> **TASK MATERIAL**
◇ ◇ ◇ ◇ ◇

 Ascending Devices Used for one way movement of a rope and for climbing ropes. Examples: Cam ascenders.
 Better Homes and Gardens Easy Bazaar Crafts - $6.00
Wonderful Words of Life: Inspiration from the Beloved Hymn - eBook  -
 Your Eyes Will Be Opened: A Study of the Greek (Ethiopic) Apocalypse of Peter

◇ ◇ ◇ ◇ ◇

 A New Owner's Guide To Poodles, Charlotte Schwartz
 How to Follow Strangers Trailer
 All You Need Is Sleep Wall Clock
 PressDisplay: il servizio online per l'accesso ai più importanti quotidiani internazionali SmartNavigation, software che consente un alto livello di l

◇ ◇ ◇ ◇ ◇

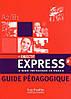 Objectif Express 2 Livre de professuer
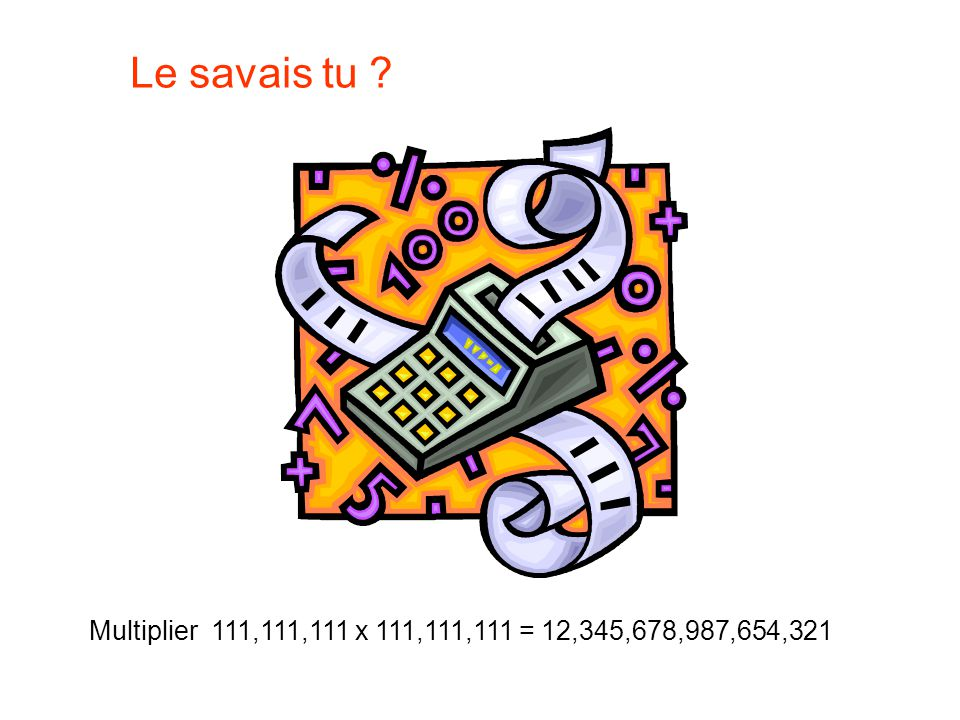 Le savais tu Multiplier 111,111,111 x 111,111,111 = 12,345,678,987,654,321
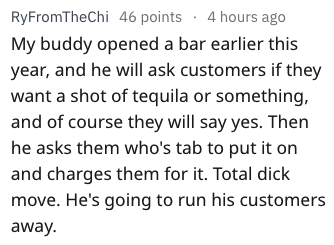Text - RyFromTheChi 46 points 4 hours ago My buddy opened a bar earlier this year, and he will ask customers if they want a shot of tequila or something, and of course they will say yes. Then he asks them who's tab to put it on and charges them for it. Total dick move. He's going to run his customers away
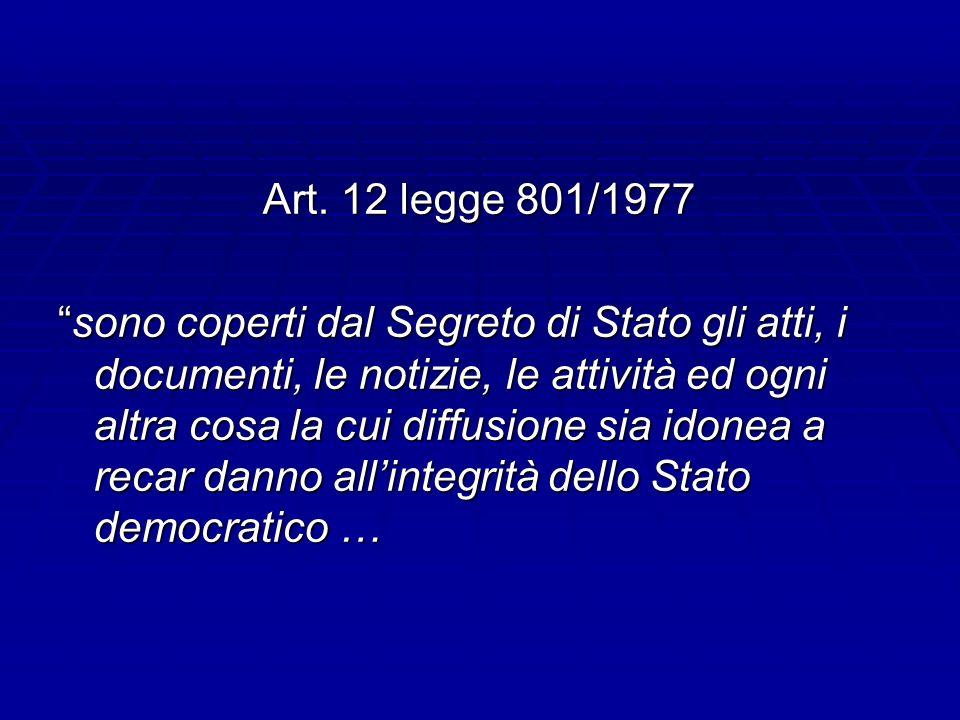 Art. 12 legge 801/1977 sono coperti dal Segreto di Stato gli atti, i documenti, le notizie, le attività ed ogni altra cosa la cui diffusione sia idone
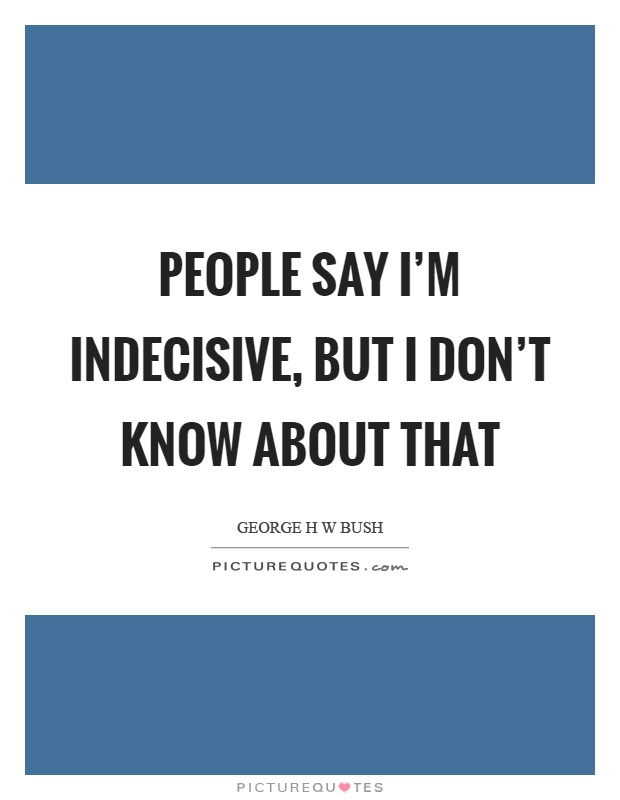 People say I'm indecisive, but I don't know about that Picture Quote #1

◇ ◇ ◇ ◇ ◇

> **ASSIGNED TASK**
Using the entries above, output exactly the lines between the line holding "Ascending Devices Used" and the line holding "Your Eyes Will", end lines included, and nothing more.

> **OUTPUT BELOW**
 Ascending Devices Used for one way movement of a rope and for climbing ropes. Examples: Cam ascenders.
 Better Homes and Gardens Easy Bazaar Crafts - $6.00
Wonderful Words of Life: Inspiration from the Beloved Hymn - eBook  -
 Your Eyes Will Be Opened: A Study of the Greek (Ethiopic) Apocalypse of Peter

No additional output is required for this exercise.